STATED EXERCISE: Can you output the records below exactly as they are written?

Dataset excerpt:
========

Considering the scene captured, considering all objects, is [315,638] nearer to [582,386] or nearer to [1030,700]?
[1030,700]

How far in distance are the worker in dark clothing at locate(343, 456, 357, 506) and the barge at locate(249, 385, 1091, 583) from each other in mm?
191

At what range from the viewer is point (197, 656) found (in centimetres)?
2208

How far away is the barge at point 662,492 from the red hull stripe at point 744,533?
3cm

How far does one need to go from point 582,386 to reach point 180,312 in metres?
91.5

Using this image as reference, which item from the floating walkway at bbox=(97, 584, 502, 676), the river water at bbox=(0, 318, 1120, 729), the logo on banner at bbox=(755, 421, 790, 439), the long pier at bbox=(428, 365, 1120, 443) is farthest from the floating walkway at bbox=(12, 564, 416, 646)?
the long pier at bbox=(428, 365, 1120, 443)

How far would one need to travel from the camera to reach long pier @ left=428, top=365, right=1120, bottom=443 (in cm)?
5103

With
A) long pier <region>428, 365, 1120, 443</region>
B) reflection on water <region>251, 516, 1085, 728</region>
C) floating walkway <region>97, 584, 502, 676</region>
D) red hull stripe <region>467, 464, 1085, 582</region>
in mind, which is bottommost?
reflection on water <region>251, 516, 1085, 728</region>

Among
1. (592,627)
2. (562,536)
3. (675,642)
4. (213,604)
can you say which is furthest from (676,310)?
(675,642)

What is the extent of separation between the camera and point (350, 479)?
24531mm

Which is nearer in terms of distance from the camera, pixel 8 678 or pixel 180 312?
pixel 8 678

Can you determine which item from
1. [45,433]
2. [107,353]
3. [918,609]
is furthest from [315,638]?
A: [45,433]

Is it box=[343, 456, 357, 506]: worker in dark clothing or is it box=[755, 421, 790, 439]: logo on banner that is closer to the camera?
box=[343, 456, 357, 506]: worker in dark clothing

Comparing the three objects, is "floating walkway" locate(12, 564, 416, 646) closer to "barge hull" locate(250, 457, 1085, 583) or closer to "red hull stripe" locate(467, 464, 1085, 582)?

========

SOLUTION:
Considering the scene captured, considering all objects, is [315,638] nearer to [582,386] or nearer to [1030,700]?
[1030,700]

How far in distance are the worker in dark clothing at locate(343, 456, 357, 506) and the barge at locate(249, 385, 1091, 583) from each other in mm?
191

At what range from the viewer is point (197, 656) found (in centimetres)?
2208

How far away is the barge at point 662,492 from the red hull stripe at point 744,533?
3cm

How far does one need to go from point 582,386 to reach point 180,312 in metres?
91.5

Using this image as reference, which item from the floating walkway at bbox=(97, 584, 502, 676), the river water at bbox=(0, 318, 1120, 729), the logo on banner at bbox=(755, 421, 790, 439), the long pier at bbox=(428, 365, 1120, 443) is farthest from the floating walkway at bbox=(12, 564, 416, 646)?
the long pier at bbox=(428, 365, 1120, 443)

How far would one need to travel from the camera to reach long pier @ left=428, top=365, right=1120, bottom=443 (in cm)?
5103

With
A) long pier <region>428, 365, 1120, 443</region>
B) reflection on water <region>251, 516, 1085, 728</region>
C) floating walkway <region>97, 584, 502, 676</region>
D) red hull stripe <region>467, 464, 1085, 582</region>
in mind, which is bottommost?
reflection on water <region>251, 516, 1085, 728</region>

Among
1. (592,627)
2. (562,536)
3. (675,642)
4. (213,604)
can you say which is furthest from (676,310)?
(675,642)

What is the extent of separation between the camera and point (350, 479)?
24531mm

Which is nearer in terms of distance from the camera, pixel 8 678 or pixel 180 312?
pixel 8 678

Can you determine which item from
1. [45,433]
2. [107,353]
3. [918,609]
is furthest from [315,638]?
A: [45,433]

Is it box=[343, 456, 357, 506]: worker in dark clothing or is it box=[755, 421, 790, 439]: logo on banner that is closer to the camera?
box=[343, 456, 357, 506]: worker in dark clothing

Comparing the three objects, is "floating walkway" locate(12, 564, 416, 646) closer to "barge hull" locate(250, 457, 1085, 583) or closer to "red hull stripe" locate(467, 464, 1085, 582)?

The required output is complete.